Produced by Ron Nevison, the album was arranged with the help of Austrian producer Peter Wolf (unrelated to the J. Geils Band singer of the same name), who had previously worked with Grace Slick on her solo album Software. Wolf also contributed keyboard and synthesizer work to the album, although not an official part of the band. Wolf and his wife Ina also wrote the single "No Way Out", the first of many songs penned by the duo that took the future Starship in a more commercial direction.
As the album was being recorded, Paul Kantner became frustrated with the album's direction. Before the sessions came to a close, he stole the master tapes, put them in his car, and drove around San Francisco for a few days, and would not return them until the band mixed the album in a way more to his liking.[2] Shortly after the album's release, Kantner left the band, and he only appears in the first promotional video produced, "No Way Out". After the departure of Kantner, the band lost the "Jefferson" moniker and became Starship; there would not be another studio album released under the Jefferson Starship name until after Kantner reformed the band in 1992.
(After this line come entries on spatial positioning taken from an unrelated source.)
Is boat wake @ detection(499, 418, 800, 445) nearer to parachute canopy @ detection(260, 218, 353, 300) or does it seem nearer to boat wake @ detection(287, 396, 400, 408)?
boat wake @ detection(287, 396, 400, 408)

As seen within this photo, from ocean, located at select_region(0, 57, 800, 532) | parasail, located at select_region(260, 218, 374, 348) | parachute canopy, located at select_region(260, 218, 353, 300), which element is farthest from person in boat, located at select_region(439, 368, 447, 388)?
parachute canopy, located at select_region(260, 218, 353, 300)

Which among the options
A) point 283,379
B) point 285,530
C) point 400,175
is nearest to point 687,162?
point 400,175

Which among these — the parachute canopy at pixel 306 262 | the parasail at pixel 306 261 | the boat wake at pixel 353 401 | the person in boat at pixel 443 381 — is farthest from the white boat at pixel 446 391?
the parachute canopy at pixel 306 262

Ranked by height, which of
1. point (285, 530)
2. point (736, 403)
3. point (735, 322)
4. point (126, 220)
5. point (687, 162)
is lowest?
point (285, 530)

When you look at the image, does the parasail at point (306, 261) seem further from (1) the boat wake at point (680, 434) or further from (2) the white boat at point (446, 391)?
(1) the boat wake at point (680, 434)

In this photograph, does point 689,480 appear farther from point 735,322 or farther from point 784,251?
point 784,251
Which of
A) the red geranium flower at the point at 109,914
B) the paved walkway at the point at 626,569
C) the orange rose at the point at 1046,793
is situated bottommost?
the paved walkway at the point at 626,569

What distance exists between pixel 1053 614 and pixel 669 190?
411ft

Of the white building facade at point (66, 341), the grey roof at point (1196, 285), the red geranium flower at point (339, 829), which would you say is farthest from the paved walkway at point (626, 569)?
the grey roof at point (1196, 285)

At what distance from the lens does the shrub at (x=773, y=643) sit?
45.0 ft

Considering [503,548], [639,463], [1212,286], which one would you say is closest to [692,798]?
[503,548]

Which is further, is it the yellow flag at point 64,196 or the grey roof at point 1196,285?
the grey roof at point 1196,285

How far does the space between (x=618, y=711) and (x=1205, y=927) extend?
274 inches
Nuclear Furniture was released in 1984 and spawned the Top 40 single "No Way Out", which was also the first single by any incarnation of the band to hit No. 1 on the Mainstream Rock Tracks chart. The album itself reached No. 28.
Joseph McCombs of AllMusic rated the album 2 out of 5 stars and described it as a "competent but rather forgettable collection of radio-friendly dual guitar/keyboard period pop tunes." McCombs said that the juxtaposition between Kantner's politically-oriented songs and Thomas's more commercially-oriented songs "makes for an intriguing if uneven album."